A nurse is admitting a patient with an immunodeficiency to the medical unit. In planning the care of this patient, the nurse should assess for what common sign of immunodeficiency?

  • Chronic diarrhea


A nurse is caring for a patient who has an immunodeficiency. What assessment finding should prompt the nurse to consider the possibility that the patient is developing an infection?

  • Persistent diarrhea


The nurse is applying standard precautions in the care of a patient who has an immunodeficiency. What are key elements of standard precautions? Select all that apply.

  • Using appropriate personal protective equipment

  • Using safe injection practices

  • Performing hand hygiene


A home health nurse is reinforcing health education with a patient who is immunosuppressed and his family. What statement best suggests that the patient has understood the nurse's teaching?
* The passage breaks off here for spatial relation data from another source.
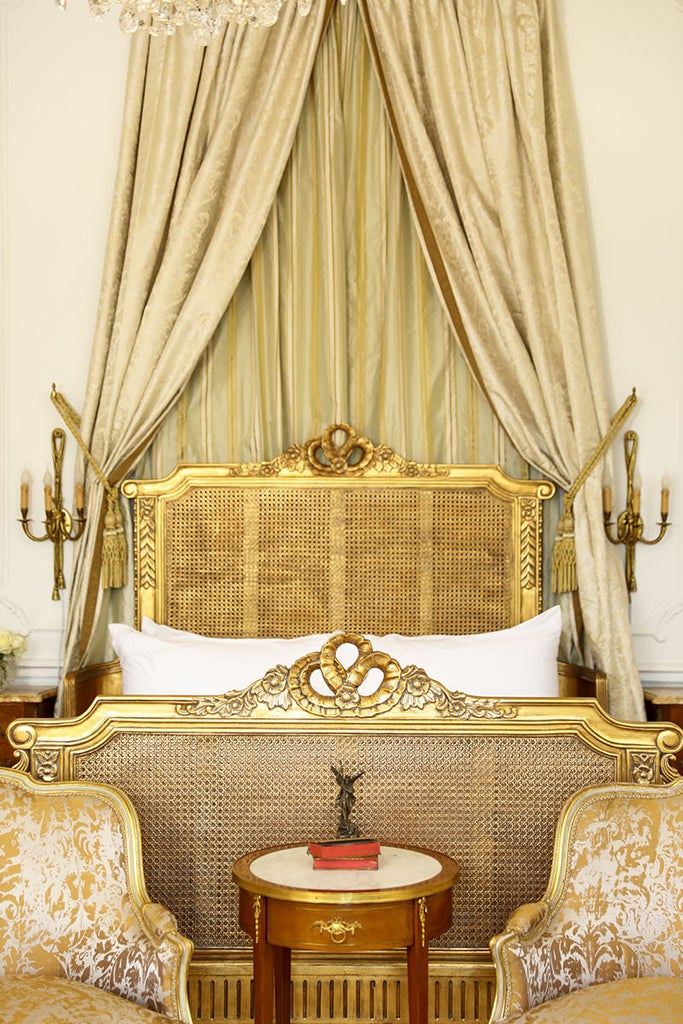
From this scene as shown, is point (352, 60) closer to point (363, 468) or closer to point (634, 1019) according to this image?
point (363, 468)

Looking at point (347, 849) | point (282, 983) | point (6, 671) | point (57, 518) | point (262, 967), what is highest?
point (57, 518)

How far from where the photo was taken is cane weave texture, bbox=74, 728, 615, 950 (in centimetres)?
276

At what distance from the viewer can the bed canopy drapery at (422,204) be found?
3.65 meters

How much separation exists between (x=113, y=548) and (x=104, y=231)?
1.05 meters

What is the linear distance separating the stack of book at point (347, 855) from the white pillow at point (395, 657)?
2.37 feet

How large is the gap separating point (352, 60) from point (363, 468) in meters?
1.36

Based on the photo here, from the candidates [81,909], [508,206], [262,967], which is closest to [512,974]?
[262,967]

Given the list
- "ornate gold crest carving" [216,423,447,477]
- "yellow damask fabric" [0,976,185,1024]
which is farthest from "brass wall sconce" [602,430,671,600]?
"yellow damask fabric" [0,976,185,1024]

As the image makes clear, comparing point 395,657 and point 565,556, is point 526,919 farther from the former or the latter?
point 565,556

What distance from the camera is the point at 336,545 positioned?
12.2ft

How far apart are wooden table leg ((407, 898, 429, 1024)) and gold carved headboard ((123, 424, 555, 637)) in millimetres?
1453

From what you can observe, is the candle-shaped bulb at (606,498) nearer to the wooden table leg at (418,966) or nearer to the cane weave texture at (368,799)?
the cane weave texture at (368,799)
  • “My family needs to understand that I'll probably need lifelong treatment.”


The nurse is preparing to administer IVIG to a patient who has an immunodeficiency. What nursing guideline should the nurse apply?

  • Administer pretreatment medications as ordered 30 minutes prior to infusion.


A nurse has created a plan of care for an immunodeficient patient, specifying that care providers take the patient's pulse and respiratory rate for a full minute. What is the rationale for this aspect of care?

  • These patients' blunted inflammatory responses can cause subtle changes in status.


A nurse is providing health education regarding self-care to a patient with an immunodeficiency. What teaching point should the nurse emphasize?

  • The need for thorough oral hygiene


A patient's primary immunodeficiency disease is characterized by the inability of white blood cells to initiate an inflammatory response to infectious organisms. What is this patient's most likely diagnosis?

  • Hyperimmunoglobulinemia E syndrome


A nurse is working with a patient who was diagnosed with HIV several months earlier. The nurse should recognize that a patient with HIV is considered to have AIDS at the point when the CD4+ T-lymphocyte cell count drops below what threshold?

  • 200 cells/mm3 of blood


A patient has been diagnosed with AIDS complicated by chronic diarrhea. What nursing intervention would be appropriate for this patient?

  • Obtain a stool culture to identify possible pathogens.


An 18-year-old pregnant female has tested positive for HIV and asks the nurse if her baby is going to be born with HIV. What is the nurse's best response?

  • “It's possible that your baby could contract HIV, either before, during, or after delivery.”